Weekly Reader: The Incomplete Artist (A Detective Ashley Westgard Murder Mystery) by Phillip Wyeth; More Show Less Tell is Needed In This Science Fiction Murder Mystery

 




Weekly Reader: The Incomplete Artist (A Detective Ashley Westgard Murder Mystery) by Phillip Wyeth; More Show Less Tell is Needed In This Science Fiction Murder Mystery

By Julie Sara Porter

Bookworm Reviews


Spoilers: The more I review books, the more I think that it's true that every action has an equally negative or positive reaction. That sometimes in reviewing one book, its polar opposite will follow close behind.


I previously reviewed Fearghus Academy October Jewels by I.O. Scheffer, a book that combined the fantasy of a magic school, the science fiction of intergalactic travel, the horror of a supernatural mystery, the diverse powers of a superhero story, and the hardships of a Dickensian historical fiction and created a unique imaginative work. The elements shouldn't work but they do and merge beautifully.


Now we have a book where different genres are combined and don't work so well at all. Phillip Wyeth's The Incomplete Artist strives to combine the fears of technology of science fiction and the drawing locked room murder mystery of Agatha Christie. On paper, it should be interesting. I have read Science Fiction and Mysteries that have worked very well together. But in this case, it doesn't. 


Allegedly, the book is set in the near future of 2045 where Artificial Intelligence has taken over every aspect of life including the arts. Detective Ashley "Ash" Westgard attends a gallery of human artists who stand against automation and the rights to be human and express themselves in a human manner. Ash becomes involved with the wealthy and sophisticated Thomas Templeton. Later that night one of the artists, Stanley Bennett is found dead and his canvas destroyed.


The Incomplete Artist is guilty of one of the most basic rules of fiction writing: "Show, don't tell," The book is allegedly set in 2045 but we aren't shown very much of this futuristic world. 

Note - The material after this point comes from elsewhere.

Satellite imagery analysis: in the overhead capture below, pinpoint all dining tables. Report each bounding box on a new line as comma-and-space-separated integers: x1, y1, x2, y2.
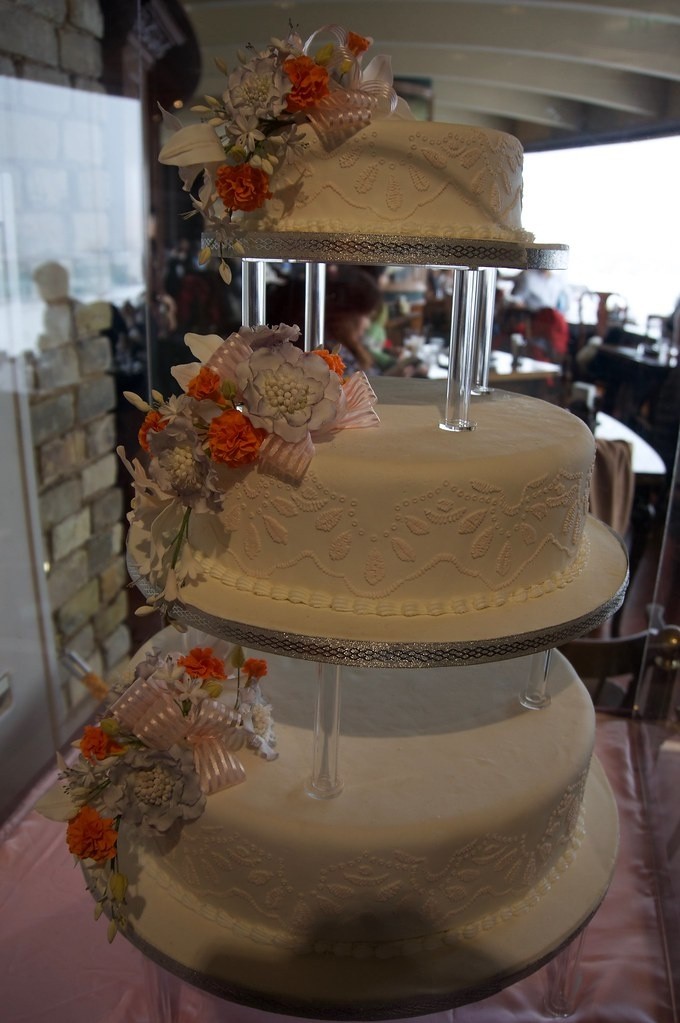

I know, I know there probably wouldn't be much difference between 2022 and 2045. In the grand scheme of things that's 23 years, not a whole lot of time for many huge differences. I mean we laugh at movies like 2001, Blade Runner, the Terminator franchise, and Back to the Future II that showed the years as more well futuristic than we ended up getting. But if you are going to go through the trouble of telling us that we are in a futuristic world, you should go through the trouble of showing us the futuristic world.


While we are told that the world of the Incomplete Artist is bursting with artificial intelligence and technology, we aren't shown this. There are no robots working in the gallery or on the police force (the two main locations of the book). We aren't shown Ash walking around this futuristic setting being spied on by constant surveillance or looking at her information spread out on the Internet. Technology should be omnipresent for people to complain about it, but it really isn't any more present than it is now. The artists should be written as freethinkers fighting against an automated system. Instead, they come across as pretentious technophobes. 


It doesn't help that the science fiction setting is merged with the drawing room murder mystery style of Agatha Christie. A combination of genres can work really well but in this case, it doesn't. 

The trouble is science fiction relies so much on the outer world and the troubles that function in that society. This type os murder mystery is more about the internal. It's a confined space that could be set anywhere so the Science Fiction setting is unnecessary.


In fact it mimics the Agatha Christie style so well that the pace is almost glacial. The murder happens ten chapters in. Instead of getting to know the potential suspects and possible motives, the book is distracted by Ash and Thomas attempting to be a couple. Most of Bennett's connections to the suspects are later revealed in interviews. Another bit of telling rather than showing. It's not that the murderer is easy to guess, it's that the mystery is so plodding that it's hard to care.


The Incomplete Artist lives up to its name. It is incomplete as a science fiction, a mystery, or a decent novel.